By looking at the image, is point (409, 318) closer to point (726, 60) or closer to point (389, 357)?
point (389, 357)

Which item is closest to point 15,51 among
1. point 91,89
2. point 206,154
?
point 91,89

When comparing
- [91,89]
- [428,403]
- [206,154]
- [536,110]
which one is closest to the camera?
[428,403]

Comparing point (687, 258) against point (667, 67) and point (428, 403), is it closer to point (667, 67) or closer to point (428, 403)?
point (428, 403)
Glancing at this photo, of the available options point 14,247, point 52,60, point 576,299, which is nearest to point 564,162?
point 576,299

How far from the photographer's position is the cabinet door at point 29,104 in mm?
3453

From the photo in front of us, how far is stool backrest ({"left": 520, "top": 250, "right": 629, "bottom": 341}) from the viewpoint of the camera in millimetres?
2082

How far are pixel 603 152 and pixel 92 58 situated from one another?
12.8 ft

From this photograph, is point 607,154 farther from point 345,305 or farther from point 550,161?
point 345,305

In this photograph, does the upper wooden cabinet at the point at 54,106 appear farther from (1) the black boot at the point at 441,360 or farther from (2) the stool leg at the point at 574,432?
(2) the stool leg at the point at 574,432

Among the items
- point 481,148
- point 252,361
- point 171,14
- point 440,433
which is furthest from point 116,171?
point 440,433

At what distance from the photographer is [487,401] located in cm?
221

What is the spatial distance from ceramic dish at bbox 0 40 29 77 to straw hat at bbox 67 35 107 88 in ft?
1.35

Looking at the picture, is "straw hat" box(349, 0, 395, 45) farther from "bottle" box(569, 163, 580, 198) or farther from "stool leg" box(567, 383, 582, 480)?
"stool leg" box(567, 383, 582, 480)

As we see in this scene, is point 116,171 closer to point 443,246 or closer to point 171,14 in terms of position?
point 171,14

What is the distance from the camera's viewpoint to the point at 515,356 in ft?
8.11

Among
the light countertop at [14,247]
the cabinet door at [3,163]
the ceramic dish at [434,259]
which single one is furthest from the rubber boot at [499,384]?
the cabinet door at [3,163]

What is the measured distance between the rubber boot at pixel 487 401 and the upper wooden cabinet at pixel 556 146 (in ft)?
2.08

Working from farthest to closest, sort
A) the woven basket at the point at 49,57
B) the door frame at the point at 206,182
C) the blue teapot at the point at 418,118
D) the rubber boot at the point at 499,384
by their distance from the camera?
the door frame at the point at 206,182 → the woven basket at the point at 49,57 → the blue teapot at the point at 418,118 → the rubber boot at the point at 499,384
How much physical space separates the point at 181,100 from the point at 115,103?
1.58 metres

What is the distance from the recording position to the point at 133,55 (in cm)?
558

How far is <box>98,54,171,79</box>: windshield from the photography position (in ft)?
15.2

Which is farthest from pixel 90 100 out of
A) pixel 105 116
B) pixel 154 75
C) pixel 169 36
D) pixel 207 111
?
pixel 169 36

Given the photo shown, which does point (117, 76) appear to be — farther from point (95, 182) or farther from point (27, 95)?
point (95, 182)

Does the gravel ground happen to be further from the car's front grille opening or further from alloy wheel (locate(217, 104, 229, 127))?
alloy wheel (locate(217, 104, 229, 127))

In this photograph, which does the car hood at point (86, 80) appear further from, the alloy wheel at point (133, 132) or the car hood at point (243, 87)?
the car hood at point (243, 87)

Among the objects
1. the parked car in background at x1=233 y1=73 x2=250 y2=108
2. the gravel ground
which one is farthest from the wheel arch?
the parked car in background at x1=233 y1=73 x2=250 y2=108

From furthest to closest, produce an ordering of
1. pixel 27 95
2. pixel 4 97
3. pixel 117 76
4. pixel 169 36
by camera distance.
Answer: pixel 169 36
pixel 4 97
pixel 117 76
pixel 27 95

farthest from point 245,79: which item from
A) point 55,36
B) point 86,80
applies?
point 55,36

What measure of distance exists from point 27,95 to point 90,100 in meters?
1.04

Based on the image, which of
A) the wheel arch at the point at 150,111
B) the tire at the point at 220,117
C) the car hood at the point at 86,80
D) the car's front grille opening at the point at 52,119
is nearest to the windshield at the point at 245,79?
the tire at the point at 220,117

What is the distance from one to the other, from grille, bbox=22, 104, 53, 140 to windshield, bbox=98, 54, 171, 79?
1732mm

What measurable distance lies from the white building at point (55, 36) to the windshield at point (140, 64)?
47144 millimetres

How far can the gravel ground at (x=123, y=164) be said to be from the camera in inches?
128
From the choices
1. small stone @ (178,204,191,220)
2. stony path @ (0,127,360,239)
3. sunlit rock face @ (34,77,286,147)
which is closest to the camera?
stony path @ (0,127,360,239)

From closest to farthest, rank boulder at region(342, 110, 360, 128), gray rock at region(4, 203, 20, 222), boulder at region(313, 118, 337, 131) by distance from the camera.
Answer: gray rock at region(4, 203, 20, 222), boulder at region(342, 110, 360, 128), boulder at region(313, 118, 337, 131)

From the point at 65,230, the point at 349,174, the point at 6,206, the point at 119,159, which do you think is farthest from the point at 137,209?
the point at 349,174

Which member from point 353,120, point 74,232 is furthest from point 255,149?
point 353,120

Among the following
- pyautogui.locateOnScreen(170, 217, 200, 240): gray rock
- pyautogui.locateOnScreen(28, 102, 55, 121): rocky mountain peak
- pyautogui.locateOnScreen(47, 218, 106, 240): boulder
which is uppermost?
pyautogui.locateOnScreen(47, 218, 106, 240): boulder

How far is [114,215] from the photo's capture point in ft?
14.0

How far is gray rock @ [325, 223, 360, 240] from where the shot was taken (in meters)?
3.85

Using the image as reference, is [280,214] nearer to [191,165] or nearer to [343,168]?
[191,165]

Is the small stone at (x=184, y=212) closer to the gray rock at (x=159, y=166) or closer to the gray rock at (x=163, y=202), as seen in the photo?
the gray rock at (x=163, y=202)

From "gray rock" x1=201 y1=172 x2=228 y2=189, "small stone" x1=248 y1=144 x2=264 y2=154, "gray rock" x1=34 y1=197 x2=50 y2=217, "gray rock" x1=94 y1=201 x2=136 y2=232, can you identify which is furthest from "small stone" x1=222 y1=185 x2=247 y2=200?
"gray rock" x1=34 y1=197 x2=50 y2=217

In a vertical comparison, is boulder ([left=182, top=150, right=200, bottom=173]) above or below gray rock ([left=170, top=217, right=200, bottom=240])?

*GOAL*. Write out every one of the lines above again, word for word, with nothing changed or left out.

*ANSWER IN FULL*.
By looking at the image, is point (409, 318) closer to point (726, 60) or closer to point (389, 357)?
point (389, 357)

Which item is closest to point 15,51 among
1. point 91,89
2. point 206,154
?
point 91,89

When comparing
- [91,89]
- [428,403]
- [206,154]
- [536,110]
which one is closest to the camera?
[428,403]

Comparing point (687, 258) against point (667, 67) and point (428, 403), is it closer to point (667, 67) or closer to point (428, 403)?
point (428, 403)
Glancing at this photo, of the available options point 14,247, point 52,60, point 576,299, which is nearest to point 564,162?
point 576,299

How far from the photographer's position is the cabinet door at point 29,104 in mm?
3453

From the photo in front of us, how far is stool backrest ({"left": 520, "top": 250, "right": 629, "bottom": 341}) from the viewpoint of the camera in millimetres?
2082

How far are pixel 603 152 and pixel 92 58 situated from one another?
12.8 ft

From this photograph, is point 607,154 farther from point 345,305 or farther from point 550,161?
point 345,305

In this photograph, does the upper wooden cabinet at the point at 54,106 appear farther from (1) the black boot at the point at 441,360 or farther from (2) the stool leg at the point at 574,432?
(2) the stool leg at the point at 574,432

Among the items
- point 481,148
- point 252,361
- point 171,14
- point 440,433
which is furthest from point 116,171?
point 440,433

At what distance from the photographer is [487,401] located in cm?
221

What is the spatial distance from ceramic dish at bbox 0 40 29 77 to straw hat at bbox 67 35 107 88 in ft?
1.35

Looking at the picture, is "straw hat" box(349, 0, 395, 45) farther from "bottle" box(569, 163, 580, 198) or farther from "stool leg" box(567, 383, 582, 480)?
"stool leg" box(567, 383, 582, 480)

As we see in this scene, is point 116,171 closer to point 443,246 or closer to point 171,14 in terms of position?
point 171,14

What is the distance from the camera's viewpoint to the point at 515,356 in ft?
8.11

Among
the light countertop at [14,247]
the cabinet door at [3,163]
the ceramic dish at [434,259]
which single one is furthest from the rubber boot at [499,384]?
the cabinet door at [3,163]

What is the measured distance between the rubber boot at pixel 487 401 and the upper wooden cabinet at pixel 556 146 (in ft)?
2.08

Working from farthest to closest, sort
A) the woven basket at the point at 49,57
B) the door frame at the point at 206,182
C) the blue teapot at the point at 418,118
D) the rubber boot at the point at 499,384
by their distance from the camera?
the door frame at the point at 206,182 → the woven basket at the point at 49,57 → the blue teapot at the point at 418,118 → the rubber boot at the point at 499,384
How much physical space separates the point at 181,100 from the point at 115,103?
1.58 metres

What is the distance from the recording position to the point at 133,55 (in cm)?
558

How far is <box>98,54,171,79</box>: windshield from the photography position (in ft)?
15.2

Which is farthest from pixel 90 100 out of
A) pixel 105 116
B) pixel 154 75
C) pixel 169 36
D) pixel 207 111
?
pixel 169 36

Given the photo shown, which does point (117, 76) appear to be — farther from point (95, 182) or farther from point (27, 95)?
point (95, 182)

Does the gravel ground happen to be further from the car's front grille opening or further from alloy wheel (locate(217, 104, 229, 127))?
alloy wheel (locate(217, 104, 229, 127))

In this photograph, which does the car hood at point (86, 80) appear further from, the alloy wheel at point (133, 132) or the car hood at point (243, 87)?
the car hood at point (243, 87)

Among the objects
1. the parked car in background at x1=233 y1=73 x2=250 y2=108
2. the gravel ground
which one is farthest from the wheel arch?
the parked car in background at x1=233 y1=73 x2=250 y2=108

From furthest to closest, produce an ordering of
1. pixel 27 95
2. pixel 4 97
3. pixel 117 76
4. pixel 169 36
by camera distance.
Answer: pixel 169 36
pixel 4 97
pixel 117 76
pixel 27 95

farthest from point 245,79: which item from
A) point 55,36
B) point 86,80
applies?
point 55,36

What measure of distance exists from point 27,95 to point 90,100 in meters?
1.04

Based on the image, which of
A) the wheel arch at the point at 150,111
B) the tire at the point at 220,117
C) the car hood at the point at 86,80
D) the car's front grille opening at the point at 52,119
is nearest to the windshield at the point at 245,79?
the tire at the point at 220,117

What is the distance from one to the other, from grille, bbox=22, 104, 53, 140 to windshield, bbox=98, 54, 171, 79?
1732mm

What measurable distance lies from the white building at point (55, 36) to the windshield at point (140, 64)?
47144 millimetres

How far can the gravel ground at (x=123, y=164) be said to be from the camera in inches?
128
From the choices
1. small stone @ (178,204,191,220)
2. stony path @ (0,127,360,239)
3. sunlit rock face @ (34,77,286,147)
which is closest to the camera?
stony path @ (0,127,360,239)

From closest to farthest, rank boulder at region(342, 110, 360, 128), gray rock at region(4, 203, 20, 222), boulder at region(313, 118, 337, 131) by distance from the camera.
Answer: gray rock at region(4, 203, 20, 222), boulder at region(342, 110, 360, 128), boulder at region(313, 118, 337, 131)

From the point at 65,230, the point at 349,174, the point at 6,206, the point at 119,159, which do you think is farthest from the point at 137,209?
the point at 349,174

Which member from point 353,120, point 74,232 is furthest from point 255,149?
point 353,120

Among the following
- pyautogui.locateOnScreen(170, 217, 200, 240): gray rock
- pyautogui.locateOnScreen(28, 102, 55, 121): rocky mountain peak
- pyautogui.locateOnScreen(47, 218, 106, 240): boulder
which is uppermost?
pyautogui.locateOnScreen(47, 218, 106, 240): boulder

How far is [114,215] from the photo's capture point in ft?
14.0

How far is gray rock @ [325, 223, 360, 240] from where the shot was taken (in meters)?
3.85

Using the image as reference, is [280,214] nearer to [191,165] or nearer to [343,168]?
[191,165]

Is the small stone at (x=184, y=212) closer to the gray rock at (x=159, y=166) or closer to the gray rock at (x=163, y=202), as seen in the photo?
the gray rock at (x=163, y=202)

From "gray rock" x1=201 y1=172 x2=228 y2=189, "small stone" x1=248 y1=144 x2=264 y2=154, "gray rock" x1=34 y1=197 x2=50 y2=217, "gray rock" x1=94 y1=201 x2=136 y2=232, can you identify which is furthest from "small stone" x1=222 y1=185 x2=247 y2=200?
"gray rock" x1=34 y1=197 x2=50 y2=217

In a vertical comparison, is boulder ([left=182, top=150, right=200, bottom=173]) above or below gray rock ([left=170, top=217, right=200, bottom=240])?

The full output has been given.